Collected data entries

##############################

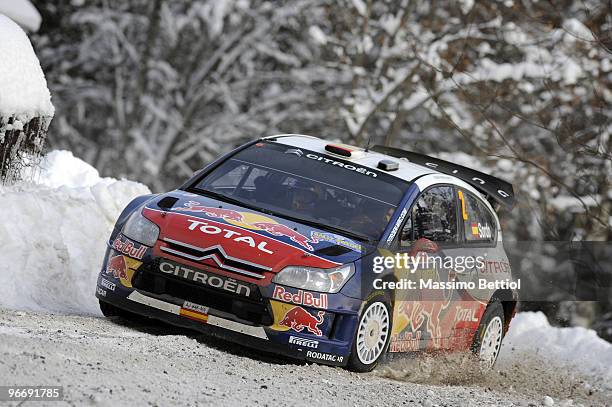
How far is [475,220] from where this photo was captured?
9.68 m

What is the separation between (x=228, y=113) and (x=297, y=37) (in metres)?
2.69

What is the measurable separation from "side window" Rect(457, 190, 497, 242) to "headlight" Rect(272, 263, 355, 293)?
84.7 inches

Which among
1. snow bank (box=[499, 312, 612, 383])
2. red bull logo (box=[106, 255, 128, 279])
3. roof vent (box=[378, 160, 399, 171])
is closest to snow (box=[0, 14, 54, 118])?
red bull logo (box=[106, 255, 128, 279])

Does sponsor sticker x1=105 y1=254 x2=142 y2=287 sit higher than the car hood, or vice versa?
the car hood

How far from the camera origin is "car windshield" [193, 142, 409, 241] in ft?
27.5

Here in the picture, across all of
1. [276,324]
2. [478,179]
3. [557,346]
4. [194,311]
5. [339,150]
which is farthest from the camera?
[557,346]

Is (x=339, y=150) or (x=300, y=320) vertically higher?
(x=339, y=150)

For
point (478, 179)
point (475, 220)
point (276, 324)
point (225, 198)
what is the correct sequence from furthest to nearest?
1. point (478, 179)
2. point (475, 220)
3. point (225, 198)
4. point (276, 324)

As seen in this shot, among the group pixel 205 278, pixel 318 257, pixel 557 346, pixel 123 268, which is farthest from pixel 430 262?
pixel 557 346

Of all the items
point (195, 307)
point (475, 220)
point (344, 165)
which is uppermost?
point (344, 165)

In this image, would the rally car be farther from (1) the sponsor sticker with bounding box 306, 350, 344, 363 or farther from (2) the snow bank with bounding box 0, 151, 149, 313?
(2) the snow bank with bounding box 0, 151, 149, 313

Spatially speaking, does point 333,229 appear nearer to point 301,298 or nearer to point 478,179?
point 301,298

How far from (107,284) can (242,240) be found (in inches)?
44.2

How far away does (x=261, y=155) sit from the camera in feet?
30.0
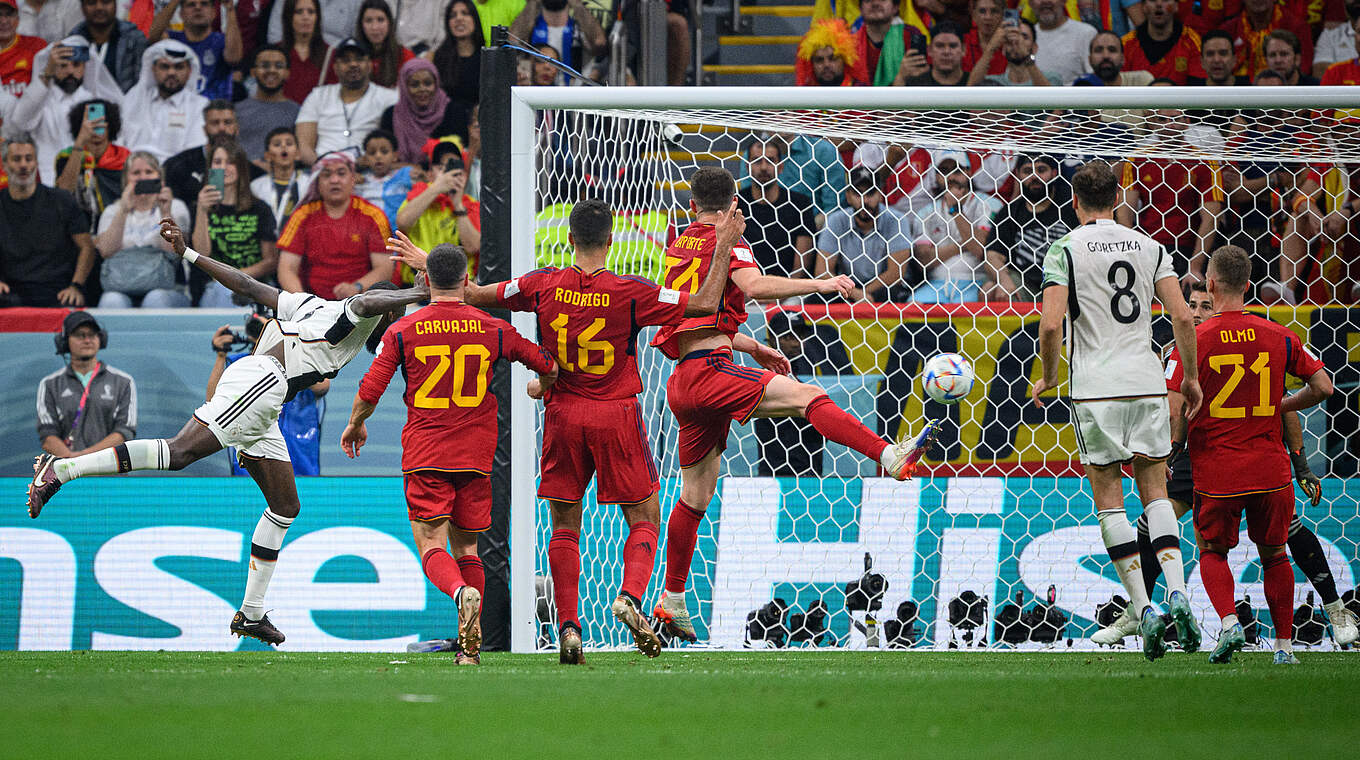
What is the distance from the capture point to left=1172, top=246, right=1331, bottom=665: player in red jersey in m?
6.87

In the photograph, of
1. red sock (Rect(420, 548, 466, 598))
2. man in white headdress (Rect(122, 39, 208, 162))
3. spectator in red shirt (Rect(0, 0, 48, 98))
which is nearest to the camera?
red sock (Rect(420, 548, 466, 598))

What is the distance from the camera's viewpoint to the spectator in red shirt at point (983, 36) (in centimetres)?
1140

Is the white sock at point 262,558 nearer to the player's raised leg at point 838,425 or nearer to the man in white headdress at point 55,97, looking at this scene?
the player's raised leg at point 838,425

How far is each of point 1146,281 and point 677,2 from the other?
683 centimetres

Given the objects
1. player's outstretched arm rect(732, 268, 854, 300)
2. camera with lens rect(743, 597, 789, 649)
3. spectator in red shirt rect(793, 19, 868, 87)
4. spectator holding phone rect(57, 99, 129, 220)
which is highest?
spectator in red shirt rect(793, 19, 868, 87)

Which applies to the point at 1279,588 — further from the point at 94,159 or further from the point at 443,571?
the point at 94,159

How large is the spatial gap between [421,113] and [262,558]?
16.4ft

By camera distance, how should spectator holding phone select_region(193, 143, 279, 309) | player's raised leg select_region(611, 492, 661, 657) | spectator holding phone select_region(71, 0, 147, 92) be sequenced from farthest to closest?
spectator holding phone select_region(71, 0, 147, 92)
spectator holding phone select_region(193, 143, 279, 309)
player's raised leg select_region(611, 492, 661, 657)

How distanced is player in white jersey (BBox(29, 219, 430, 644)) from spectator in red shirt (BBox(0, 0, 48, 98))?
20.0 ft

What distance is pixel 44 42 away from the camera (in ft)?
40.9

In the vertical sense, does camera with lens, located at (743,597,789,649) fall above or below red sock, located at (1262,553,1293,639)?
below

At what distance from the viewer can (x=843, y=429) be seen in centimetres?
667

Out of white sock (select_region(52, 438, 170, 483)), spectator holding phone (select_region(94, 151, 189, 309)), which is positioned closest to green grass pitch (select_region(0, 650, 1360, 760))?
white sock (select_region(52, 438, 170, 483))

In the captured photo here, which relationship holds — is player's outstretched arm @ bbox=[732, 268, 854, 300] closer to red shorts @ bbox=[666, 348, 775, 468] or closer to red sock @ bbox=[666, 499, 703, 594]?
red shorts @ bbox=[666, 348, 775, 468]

##############################

→ **What is required**:
Repeat every item above word for word, leaving the pictures out of your answer.

→ **Final answer**:
How far is [475,220] from where this photo was captured?
9.68 m

What is the separation between (x=228, y=113) and (x=297, y=37) (in metres)?
2.69

What is the measurable separation from "side window" Rect(457, 190, 497, 242) to "headlight" Rect(272, 263, 355, 293)?
84.7 inches

Which among
1. snow bank (box=[499, 312, 612, 383])
2. red bull logo (box=[106, 255, 128, 279])
3. roof vent (box=[378, 160, 399, 171])
is closest to snow (box=[0, 14, 54, 118])?
red bull logo (box=[106, 255, 128, 279])

Does sponsor sticker x1=105 y1=254 x2=142 y2=287 sit higher than the car hood, or vice versa?
the car hood

How far from the camera origin is "car windshield" [193, 142, 409, 241] in ft?
27.5

Here in the picture, across all of
1. [276,324]
2. [478,179]
3. [557,346]
4. [194,311]
5. [339,150]
which is farthest from the camera?
[557,346]

Is (x=339, y=150) or (x=300, y=320) vertically higher?
(x=339, y=150)

For
point (478, 179)
point (475, 220)
point (276, 324)
point (225, 198)
what is the correct sequence from furthest to nearest?
1. point (478, 179)
2. point (475, 220)
3. point (225, 198)
4. point (276, 324)

As seen in this shot, among the group pixel 205 278, pixel 318 257, pixel 557 346, pixel 123 268, which is farthest from pixel 430 262?
pixel 557 346

Of all the items
point (195, 307)
point (475, 220)
point (344, 165)
which is uppermost?
point (344, 165)

In this image, would the rally car be farther from (1) the sponsor sticker with bounding box 306, 350, 344, 363 or farther from (2) the snow bank with bounding box 0, 151, 149, 313?
(2) the snow bank with bounding box 0, 151, 149, 313

Spatially speaking, does point 333,229 appear nearer to point 301,298 or nearer to point 478,179?
point 301,298

How far from (107,284) can (242,240) be found (in inches)?
44.2

How far away does (x=261, y=155) sit from the camera in feet?
30.0
What is the distance from the capture point to left=1172, top=246, right=1331, bottom=665: player in red jersey in m?
6.87

In the photograph, of
1. red sock (Rect(420, 548, 466, 598))
2. man in white headdress (Rect(122, 39, 208, 162))
3. spectator in red shirt (Rect(0, 0, 48, 98))
which is nearest to the camera?
red sock (Rect(420, 548, 466, 598))

What is the distance from the camera's viewpoint to the spectator in red shirt at point (983, 36) (in centimetres)?
1140

Is the white sock at point 262,558 nearer to the player's raised leg at point 838,425 or nearer to the man in white headdress at point 55,97, looking at this scene?
the player's raised leg at point 838,425

How far is each of point 1146,281 and point 677,2 from the other?
683 centimetres

Given the objects
1. player's outstretched arm rect(732, 268, 854, 300)
2. camera with lens rect(743, 597, 789, 649)
3. spectator in red shirt rect(793, 19, 868, 87)
4. spectator holding phone rect(57, 99, 129, 220)
which is highest?
spectator in red shirt rect(793, 19, 868, 87)

Which applies to the point at 1279,588 — further from the point at 94,159 or further from the point at 443,571?
the point at 94,159

How large is the spatial gap between [421,113] and [262,558]?
16.4ft

By camera distance, how should spectator holding phone select_region(193, 143, 279, 309) | player's raised leg select_region(611, 492, 661, 657) | spectator holding phone select_region(71, 0, 147, 92) be sequenced from farthest to closest?
spectator holding phone select_region(71, 0, 147, 92)
spectator holding phone select_region(193, 143, 279, 309)
player's raised leg select_region(611, 492, 661, 657)

How distanced is player in white jersey (BBox(29, 219, 430, 644)) from spectator in red shirt (BBox(0, 0, 48, 98))?
20.0 ft

What distance is pixel 44 42 away from the camera (in ft)?
40.9

In the vertical sense, does camera with lens, located at (743,597,789,649) fall above or below red sock, located at (1262,553,1293,639)?
below

At what distance from the viewer can (x=843, y=429) be seen in centimetres?
667

Out of white sock (select_region(52, 438, 170, 483)), spectator holding phone (select_region(94, 151, 189, 309)), which is positioned closest to green grass pitch (select_region(0, 650, 1360, 760))?
white sock (select_region(52, 438, 170, 483))

In the captured photo here, which relationship holds — is player's outstretched arm @ bbox=[732, 268, 854, 300] closer to red shorts @ bbox=[666, 348, 775, 468] or closer to red sock @ bbox=[666, 499, 703, 594]?
red shorts @ bbox=[666, 348, 775, 468]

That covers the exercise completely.